The Canadian Political Landscape

 


A recent discussion prompted me to outline my understanding of the Canadian political landscape.

There are only two coherent views of government, two coherent ideologies. One sees the state as like a family. Everybody is responsible for everybody else. The government is in the role of parent. It has a moral duty to do whatever it can for the good of the whole, in trust, and to help everyone in need. This is the classic conservative view, as articulated by Edmund Burke. 

The other is that the government is in the role of a contractor. There is a social contract, under which the government has specific responsibilities. The government is not our parent, because all men are created equal. We freely hire it to do a specific job. Whenever possible, we decide for ourselves, because we are all adults and free will is the reason we exist. This is the classic liberal view, as articulated by Jefferson or Lord Acton. 

I am a liberal, and have always been a liberal. My views have not changed since adolescence. Then, these views seemed to put me on the left; now, they seem to put me on the right. Left and right have lost all meaning, it seems.
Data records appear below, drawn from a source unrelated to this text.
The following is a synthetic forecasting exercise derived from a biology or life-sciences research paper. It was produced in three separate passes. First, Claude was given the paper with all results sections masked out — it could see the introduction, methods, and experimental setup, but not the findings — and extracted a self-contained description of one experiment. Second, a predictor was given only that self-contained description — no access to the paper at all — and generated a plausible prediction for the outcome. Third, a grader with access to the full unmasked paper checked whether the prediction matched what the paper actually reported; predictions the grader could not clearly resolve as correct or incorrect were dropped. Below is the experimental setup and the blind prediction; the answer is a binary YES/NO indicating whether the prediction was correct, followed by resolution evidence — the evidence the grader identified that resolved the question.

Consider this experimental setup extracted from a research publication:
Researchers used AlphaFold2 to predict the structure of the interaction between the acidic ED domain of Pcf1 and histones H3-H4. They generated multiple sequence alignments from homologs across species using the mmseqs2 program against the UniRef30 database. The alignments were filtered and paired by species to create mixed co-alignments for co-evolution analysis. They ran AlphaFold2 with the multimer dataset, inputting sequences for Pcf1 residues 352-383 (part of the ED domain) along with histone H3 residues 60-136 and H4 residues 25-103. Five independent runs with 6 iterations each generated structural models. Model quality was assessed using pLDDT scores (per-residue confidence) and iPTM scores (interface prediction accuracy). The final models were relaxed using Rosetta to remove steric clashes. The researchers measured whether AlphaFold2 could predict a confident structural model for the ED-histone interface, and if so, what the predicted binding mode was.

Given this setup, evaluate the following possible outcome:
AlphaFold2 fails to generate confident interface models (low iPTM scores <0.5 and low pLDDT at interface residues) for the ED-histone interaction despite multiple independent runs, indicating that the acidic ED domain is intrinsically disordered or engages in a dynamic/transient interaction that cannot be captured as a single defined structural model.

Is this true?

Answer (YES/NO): NO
Liberalism has often been confused with sexual libertinism, which is something else. The proper liberal definition of liberty is that given by Pope St. John Paul II: freedom is freedom to do what is right. After the right to life, the prime and essential human right is the right to conscience; because without free will, we cannot act as moral beings. Sinful acts are not expressions of freedom, because we become enslaved to the sin. That is what vice is.

Government must not decide for us on moral questions.

The liberal will not want laws against sodomy or pornography, for example, unless their exercise can be shown to infringe on the rights of others. But he or she will certainly not want the state endorsing sodomy or pornography, or giving them special privileges, or a public forum. Forcing others to endorse sodomy, pornography, or the like; publicly funding them; or teaching them to children in state schools as positive values; is profoundly illiberal, as it forces some to go against their conscience. Laws against sodomy or pornography are less problematic, since nobody is bound by conscience to engage in masturbation or homosexual sex.

Liberalism requires opposition to abortion. The right to life is fundamental.

“Hate speech” laws are profoundly illiberal, as well as antidemocratic.

The entire edifice on which liberalism is built, is the doctrine of human equality and the importance of free will. These are Christian principles; you could also say Jewish. Without Christianity, without ethical monotheism, they collapse. Any government that does not acknowledge this and support the Jewish and Christian religions is illiberal. This does not mean obstructing freedom of religion for any citizen.

The rap against liberalism is that it does not provide for the less fortunate, as conservatism argues for. The liberal response is that government entitlements subvert morality by supplanting charity. Private charity is a moral act; there is no morality in paying taxes. Government entitlements also subvert free will by teaching dependence; they violate the doctrine of human equality; and they violate property rights.

That said, nobody should be left homeless or to starve or to die from lack of medical care. This is no departure from liberal principles; a basic social safety net follows from the right to life. The idea, currently popular, of having a Guaranteed Annual Income actually originated with Milton Friedman’s “negative income tax.” There is also a liberal argument, made by Friedman, that education should be free to the individual, including college or university, on the principle of human equality and no inherited privilege.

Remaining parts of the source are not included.